■ To do ■
Among the entries below, how many lines hold the word "Zealand"? Reply with the number only.

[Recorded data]
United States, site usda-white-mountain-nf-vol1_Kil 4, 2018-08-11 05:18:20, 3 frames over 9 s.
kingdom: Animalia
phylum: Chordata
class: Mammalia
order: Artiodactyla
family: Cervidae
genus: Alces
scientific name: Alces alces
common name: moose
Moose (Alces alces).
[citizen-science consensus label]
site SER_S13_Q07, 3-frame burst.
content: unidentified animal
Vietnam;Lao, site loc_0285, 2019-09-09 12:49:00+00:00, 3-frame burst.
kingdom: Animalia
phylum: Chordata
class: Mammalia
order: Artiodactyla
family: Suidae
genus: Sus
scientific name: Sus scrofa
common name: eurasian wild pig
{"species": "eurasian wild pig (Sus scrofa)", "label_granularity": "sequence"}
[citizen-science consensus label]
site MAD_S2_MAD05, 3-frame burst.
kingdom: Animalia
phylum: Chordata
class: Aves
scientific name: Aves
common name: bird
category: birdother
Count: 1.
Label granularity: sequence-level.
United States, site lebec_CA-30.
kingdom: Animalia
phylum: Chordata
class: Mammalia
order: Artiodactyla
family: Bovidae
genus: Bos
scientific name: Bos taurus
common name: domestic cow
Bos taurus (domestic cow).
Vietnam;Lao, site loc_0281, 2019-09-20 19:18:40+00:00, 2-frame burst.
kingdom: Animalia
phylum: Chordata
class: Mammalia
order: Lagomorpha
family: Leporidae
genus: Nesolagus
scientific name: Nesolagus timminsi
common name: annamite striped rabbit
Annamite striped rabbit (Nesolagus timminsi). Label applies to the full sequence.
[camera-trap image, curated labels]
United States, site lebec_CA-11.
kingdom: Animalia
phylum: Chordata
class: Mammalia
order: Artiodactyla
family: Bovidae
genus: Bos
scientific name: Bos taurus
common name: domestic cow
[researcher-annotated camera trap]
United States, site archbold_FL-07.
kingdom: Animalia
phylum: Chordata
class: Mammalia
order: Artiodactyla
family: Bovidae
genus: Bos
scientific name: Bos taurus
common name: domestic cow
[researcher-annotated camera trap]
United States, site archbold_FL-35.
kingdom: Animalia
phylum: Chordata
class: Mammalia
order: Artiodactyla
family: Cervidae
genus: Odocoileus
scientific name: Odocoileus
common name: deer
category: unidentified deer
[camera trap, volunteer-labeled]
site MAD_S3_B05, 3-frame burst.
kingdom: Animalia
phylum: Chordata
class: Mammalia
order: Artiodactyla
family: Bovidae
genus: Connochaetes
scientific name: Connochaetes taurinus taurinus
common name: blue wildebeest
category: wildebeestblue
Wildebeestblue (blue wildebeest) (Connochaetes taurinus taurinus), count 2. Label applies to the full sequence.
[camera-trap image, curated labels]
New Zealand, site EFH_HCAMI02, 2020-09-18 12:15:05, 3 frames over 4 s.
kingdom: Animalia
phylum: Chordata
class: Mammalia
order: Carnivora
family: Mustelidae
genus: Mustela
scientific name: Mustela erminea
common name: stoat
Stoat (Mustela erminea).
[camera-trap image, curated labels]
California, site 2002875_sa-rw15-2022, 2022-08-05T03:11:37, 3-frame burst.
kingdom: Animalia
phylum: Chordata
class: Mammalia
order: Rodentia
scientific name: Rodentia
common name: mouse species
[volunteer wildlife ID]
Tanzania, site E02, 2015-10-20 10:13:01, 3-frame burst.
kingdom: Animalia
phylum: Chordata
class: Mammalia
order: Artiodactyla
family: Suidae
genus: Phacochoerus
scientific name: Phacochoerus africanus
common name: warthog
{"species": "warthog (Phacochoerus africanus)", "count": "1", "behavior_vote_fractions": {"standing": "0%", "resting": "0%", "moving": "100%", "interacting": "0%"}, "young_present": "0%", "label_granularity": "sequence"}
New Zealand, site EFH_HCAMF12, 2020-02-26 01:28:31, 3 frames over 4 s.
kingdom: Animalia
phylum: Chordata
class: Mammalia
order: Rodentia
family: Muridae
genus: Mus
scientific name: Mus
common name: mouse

■ Answer ■
2